Hipsters get way too much credit these days. I don’t mean that in a good way. Hipsters – especially those of a South African persuasion – deserve all the deep-seated hatred that comes their way. What I mean is that they are credited with far more social traction than they actually possess. They just aren’t that big of a deal.
I mean, what in the name of all that is obscure is a hipster anyway? Just about the most useful description I’ve come across is taken from hipsterhandbook.com, which states that a hipster is “One who possesses tastes, social attitudes, and opinions deemed cool by the cool. (Note: it is no longer recommended that one use the term ‘cool’; a hipster would instead say ‘deck.’) The hipster walks among the masses in daily life but is not a part of them and shuns or reduces to kitsch anything held dear by the mainstream. A hipster ideally possesses no more than 2% body fat.” I needn’t belabour the point, but there is honestly very little cool about the entire exercise.
The very term ‘hipster’ is up for capture. The Mail & Guardian once very amusingly described Tony Yengeni as a hipster, in an apparent effort to box his proclivity for gauche European fashion like Dolce & Gabbana. I imagine that particular use of that word would have appalled the unkempt, ginger beards of Kloof Street.
I’ve often been labelled a hipster myself (and have certainly humoured such sentiments) by people who mistake my taste in music, and general discomfort with what society expects me to be because I’m a black man of a certain age, as hipsterdom. Serious hipsters (I note the irony of saying that) would not embrace me as one of their own.
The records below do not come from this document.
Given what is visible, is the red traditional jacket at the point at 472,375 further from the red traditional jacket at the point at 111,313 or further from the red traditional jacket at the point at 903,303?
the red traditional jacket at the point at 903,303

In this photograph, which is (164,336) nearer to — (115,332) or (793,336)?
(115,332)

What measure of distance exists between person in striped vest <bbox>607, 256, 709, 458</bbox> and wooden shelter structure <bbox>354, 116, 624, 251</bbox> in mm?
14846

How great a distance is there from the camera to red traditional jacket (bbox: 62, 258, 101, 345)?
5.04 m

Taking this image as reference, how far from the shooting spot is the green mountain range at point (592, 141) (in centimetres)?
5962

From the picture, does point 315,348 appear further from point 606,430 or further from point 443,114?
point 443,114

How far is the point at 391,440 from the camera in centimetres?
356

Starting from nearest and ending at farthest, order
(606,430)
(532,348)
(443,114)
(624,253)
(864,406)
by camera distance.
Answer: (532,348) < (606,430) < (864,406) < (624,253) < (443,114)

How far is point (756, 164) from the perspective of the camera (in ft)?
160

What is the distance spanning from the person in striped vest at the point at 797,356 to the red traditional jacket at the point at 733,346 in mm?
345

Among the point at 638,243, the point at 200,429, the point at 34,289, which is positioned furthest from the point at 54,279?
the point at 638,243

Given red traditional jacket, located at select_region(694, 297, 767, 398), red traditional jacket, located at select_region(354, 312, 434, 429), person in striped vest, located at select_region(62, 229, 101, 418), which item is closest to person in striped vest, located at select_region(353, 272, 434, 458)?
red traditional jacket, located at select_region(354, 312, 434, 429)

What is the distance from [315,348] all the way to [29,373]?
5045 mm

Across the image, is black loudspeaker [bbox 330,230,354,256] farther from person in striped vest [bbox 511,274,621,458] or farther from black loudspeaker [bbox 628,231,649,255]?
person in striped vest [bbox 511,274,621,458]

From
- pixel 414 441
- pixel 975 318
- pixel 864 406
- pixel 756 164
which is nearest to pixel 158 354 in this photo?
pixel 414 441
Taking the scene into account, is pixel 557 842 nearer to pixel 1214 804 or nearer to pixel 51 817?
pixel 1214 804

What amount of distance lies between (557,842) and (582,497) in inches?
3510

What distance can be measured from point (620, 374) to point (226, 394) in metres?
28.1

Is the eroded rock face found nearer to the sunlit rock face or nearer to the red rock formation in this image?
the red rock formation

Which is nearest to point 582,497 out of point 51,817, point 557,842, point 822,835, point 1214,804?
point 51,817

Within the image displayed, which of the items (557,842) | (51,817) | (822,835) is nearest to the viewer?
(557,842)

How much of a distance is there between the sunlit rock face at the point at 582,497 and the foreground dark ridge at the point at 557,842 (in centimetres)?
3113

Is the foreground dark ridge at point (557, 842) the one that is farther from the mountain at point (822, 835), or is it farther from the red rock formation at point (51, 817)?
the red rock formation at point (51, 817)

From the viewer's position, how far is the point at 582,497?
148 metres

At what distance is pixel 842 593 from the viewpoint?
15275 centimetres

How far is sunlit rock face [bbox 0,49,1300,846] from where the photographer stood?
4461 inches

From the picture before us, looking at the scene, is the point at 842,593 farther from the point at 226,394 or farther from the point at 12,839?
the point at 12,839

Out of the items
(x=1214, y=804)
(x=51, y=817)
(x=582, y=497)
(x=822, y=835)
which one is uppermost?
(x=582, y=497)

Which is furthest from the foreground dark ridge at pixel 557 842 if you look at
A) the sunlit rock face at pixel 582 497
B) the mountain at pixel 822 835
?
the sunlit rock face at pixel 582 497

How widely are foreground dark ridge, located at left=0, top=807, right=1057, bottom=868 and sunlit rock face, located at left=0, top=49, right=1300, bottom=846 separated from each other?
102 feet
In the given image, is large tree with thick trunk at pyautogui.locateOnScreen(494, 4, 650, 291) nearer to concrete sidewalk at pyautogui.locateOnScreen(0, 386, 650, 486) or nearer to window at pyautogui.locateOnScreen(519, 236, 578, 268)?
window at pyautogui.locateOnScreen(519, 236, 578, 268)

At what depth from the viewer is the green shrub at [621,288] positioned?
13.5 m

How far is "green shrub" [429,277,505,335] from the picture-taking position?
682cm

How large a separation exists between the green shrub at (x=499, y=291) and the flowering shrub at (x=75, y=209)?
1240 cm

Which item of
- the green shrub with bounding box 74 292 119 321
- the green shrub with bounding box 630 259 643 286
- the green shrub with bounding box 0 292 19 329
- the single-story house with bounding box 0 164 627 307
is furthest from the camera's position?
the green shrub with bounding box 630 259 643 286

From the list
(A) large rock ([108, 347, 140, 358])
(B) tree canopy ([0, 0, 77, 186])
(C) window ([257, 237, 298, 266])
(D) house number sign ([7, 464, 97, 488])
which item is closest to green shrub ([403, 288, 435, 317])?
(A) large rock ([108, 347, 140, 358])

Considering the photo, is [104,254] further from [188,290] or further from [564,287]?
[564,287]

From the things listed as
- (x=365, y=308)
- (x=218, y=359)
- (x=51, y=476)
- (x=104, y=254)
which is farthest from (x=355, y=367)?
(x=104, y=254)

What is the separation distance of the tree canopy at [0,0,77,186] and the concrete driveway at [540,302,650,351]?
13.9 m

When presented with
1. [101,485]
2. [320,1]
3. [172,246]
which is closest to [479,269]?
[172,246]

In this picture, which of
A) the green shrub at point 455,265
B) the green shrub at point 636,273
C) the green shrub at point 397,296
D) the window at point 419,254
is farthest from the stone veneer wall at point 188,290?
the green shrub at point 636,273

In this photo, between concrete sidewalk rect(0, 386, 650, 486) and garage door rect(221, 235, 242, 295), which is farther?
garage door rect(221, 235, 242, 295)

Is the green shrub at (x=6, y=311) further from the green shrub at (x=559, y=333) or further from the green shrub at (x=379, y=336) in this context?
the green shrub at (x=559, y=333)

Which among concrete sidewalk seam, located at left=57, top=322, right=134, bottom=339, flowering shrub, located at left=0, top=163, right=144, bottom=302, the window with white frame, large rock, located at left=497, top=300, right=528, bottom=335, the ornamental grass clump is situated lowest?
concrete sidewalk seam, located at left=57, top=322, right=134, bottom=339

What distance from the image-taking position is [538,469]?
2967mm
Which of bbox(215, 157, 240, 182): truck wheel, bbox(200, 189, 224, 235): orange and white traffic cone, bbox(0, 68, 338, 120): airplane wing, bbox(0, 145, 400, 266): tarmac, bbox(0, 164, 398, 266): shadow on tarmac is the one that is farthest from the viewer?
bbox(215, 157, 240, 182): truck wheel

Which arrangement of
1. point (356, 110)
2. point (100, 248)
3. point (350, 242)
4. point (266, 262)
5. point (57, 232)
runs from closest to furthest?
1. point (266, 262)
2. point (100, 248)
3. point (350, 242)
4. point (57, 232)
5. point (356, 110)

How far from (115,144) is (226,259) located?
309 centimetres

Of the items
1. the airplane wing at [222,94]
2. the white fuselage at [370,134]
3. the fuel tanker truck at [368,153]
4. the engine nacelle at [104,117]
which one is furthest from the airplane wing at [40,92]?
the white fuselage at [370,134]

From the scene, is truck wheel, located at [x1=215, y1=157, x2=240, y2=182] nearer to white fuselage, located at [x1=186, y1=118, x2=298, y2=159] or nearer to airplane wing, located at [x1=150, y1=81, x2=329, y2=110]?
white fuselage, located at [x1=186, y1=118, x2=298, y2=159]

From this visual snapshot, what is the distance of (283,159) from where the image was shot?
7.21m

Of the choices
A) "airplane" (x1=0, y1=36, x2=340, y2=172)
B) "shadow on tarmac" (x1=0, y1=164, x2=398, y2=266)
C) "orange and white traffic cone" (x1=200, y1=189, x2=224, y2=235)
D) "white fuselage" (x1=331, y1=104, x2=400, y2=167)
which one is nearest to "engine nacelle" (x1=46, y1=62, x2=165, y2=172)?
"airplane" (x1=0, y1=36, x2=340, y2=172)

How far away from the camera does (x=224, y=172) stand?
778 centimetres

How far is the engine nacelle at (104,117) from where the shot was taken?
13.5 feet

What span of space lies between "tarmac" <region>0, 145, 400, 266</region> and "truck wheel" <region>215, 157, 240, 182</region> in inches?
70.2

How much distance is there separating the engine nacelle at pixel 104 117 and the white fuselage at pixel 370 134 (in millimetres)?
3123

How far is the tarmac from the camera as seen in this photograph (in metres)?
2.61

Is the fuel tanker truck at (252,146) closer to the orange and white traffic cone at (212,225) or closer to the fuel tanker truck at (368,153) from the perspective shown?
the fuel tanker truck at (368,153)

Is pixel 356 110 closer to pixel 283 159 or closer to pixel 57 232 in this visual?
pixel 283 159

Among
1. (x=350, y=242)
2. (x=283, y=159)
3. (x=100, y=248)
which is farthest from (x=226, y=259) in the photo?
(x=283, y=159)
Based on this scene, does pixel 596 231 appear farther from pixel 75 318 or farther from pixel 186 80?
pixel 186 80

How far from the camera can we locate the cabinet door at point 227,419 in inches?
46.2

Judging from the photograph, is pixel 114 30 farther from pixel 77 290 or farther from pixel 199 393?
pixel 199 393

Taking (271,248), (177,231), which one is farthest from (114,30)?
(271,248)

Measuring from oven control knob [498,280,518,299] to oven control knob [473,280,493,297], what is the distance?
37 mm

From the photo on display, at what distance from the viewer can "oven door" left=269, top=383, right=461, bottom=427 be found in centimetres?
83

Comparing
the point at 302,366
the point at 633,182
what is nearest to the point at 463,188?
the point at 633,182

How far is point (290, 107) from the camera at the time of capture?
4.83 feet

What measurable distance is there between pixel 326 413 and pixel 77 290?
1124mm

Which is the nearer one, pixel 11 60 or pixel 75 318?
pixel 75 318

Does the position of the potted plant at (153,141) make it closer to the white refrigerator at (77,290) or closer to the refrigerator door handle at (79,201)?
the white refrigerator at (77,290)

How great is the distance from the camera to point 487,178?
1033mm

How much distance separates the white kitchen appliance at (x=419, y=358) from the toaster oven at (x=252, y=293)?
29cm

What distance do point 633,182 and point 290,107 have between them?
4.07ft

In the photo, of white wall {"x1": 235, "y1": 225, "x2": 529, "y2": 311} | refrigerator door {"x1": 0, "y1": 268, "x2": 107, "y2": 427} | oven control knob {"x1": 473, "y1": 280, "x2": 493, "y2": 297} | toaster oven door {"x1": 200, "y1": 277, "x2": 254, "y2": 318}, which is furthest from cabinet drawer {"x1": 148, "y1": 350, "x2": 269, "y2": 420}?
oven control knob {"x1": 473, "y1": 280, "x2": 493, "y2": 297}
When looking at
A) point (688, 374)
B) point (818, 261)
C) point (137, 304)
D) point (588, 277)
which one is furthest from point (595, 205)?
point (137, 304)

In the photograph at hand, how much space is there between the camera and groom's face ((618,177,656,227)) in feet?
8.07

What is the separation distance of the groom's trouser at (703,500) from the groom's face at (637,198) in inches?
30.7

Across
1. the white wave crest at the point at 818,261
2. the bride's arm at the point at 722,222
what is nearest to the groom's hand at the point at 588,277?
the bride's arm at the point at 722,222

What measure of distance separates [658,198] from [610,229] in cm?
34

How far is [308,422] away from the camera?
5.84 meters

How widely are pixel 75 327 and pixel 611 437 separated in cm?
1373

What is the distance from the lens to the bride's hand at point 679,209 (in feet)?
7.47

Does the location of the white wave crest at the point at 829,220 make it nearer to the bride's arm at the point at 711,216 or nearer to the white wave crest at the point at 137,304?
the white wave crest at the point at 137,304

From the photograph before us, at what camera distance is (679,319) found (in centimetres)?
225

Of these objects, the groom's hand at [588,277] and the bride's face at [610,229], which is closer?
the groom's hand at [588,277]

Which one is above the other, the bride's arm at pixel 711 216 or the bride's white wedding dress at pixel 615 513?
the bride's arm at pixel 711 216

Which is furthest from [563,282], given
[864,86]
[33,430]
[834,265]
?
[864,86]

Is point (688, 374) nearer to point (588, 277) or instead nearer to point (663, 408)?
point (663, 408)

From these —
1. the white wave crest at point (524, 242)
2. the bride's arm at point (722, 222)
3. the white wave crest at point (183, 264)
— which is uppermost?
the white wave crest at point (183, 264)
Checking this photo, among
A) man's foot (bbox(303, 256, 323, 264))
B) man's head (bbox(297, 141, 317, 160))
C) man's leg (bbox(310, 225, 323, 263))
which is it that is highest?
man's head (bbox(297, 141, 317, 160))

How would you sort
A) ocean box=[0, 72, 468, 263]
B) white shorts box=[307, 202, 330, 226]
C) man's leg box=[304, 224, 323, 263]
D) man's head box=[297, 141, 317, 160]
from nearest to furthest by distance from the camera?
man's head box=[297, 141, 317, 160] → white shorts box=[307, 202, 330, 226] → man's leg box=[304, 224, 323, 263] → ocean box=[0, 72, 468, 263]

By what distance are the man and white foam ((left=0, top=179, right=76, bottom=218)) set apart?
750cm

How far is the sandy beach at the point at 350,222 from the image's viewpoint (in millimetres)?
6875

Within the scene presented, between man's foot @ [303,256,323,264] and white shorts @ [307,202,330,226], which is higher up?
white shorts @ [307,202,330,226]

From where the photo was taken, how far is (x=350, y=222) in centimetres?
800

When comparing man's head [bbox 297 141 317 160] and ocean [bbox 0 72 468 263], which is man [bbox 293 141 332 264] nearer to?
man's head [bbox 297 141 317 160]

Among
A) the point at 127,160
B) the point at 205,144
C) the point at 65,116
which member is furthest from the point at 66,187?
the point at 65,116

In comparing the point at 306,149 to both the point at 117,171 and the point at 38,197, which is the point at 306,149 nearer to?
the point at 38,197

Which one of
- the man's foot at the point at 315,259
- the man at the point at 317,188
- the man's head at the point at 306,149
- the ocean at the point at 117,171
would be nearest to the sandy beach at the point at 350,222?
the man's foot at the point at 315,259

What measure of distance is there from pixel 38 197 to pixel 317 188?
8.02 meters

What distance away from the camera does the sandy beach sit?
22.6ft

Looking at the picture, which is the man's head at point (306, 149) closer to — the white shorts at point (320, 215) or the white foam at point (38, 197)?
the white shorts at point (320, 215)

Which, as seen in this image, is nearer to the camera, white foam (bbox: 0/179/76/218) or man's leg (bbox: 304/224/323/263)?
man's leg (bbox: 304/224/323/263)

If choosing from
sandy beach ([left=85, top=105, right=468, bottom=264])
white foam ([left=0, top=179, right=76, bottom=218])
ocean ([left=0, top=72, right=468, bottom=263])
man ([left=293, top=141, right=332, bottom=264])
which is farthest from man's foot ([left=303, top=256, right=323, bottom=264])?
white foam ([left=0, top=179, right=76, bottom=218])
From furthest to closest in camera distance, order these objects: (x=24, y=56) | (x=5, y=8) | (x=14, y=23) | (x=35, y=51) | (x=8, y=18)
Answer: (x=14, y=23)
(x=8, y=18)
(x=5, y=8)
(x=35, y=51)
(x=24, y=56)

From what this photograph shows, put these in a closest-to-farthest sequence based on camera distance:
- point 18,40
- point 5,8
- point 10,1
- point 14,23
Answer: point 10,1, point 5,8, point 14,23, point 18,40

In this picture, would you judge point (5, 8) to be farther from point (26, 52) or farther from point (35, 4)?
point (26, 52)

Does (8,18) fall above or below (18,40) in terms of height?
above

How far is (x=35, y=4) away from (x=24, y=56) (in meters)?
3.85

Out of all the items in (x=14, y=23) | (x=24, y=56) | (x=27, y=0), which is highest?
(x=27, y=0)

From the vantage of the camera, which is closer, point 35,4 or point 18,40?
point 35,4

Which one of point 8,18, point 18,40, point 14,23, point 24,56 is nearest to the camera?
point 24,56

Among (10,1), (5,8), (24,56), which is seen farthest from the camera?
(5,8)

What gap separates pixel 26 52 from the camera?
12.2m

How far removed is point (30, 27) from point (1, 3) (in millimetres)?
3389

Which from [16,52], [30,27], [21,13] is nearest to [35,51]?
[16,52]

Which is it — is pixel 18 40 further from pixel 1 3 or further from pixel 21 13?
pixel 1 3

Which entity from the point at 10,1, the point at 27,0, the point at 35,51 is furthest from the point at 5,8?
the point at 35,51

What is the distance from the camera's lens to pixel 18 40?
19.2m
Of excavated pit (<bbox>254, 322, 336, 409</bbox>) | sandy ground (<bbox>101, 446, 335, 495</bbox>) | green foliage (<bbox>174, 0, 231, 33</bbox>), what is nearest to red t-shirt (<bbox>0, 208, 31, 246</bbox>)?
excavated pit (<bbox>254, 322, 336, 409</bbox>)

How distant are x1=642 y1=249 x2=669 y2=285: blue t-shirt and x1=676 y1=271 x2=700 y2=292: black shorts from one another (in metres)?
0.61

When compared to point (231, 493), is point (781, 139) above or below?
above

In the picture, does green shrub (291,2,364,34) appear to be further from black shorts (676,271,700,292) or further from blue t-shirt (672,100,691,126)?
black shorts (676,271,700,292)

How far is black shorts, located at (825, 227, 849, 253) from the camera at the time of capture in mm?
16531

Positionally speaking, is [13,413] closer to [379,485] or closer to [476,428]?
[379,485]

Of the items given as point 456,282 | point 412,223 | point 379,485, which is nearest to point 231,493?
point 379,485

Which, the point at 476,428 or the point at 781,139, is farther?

The worst indictment of the hipster is that once the fad has passed, it will leave no indelible mark on the public consciousness. Hipster social networks have failed. Hipster bands never succeed (whatever happened to MGMT?) and hipster humour never seems to gain traction (note Hipster Hitler’s subdued status, after all these years).
I’m far more forgiving of emos than I am of hipsters.
Emos are no more. Well, they are definitely not around in the same numbers as they were in the early 2000s. I’m somewhat bleak about that.
The Daily Mail once tut-tutted with disapproval at emos in a hilariously misguided article, calling the craze a cult of self-harm and suicide. That alone is reason enough to celebrate that they existed at all.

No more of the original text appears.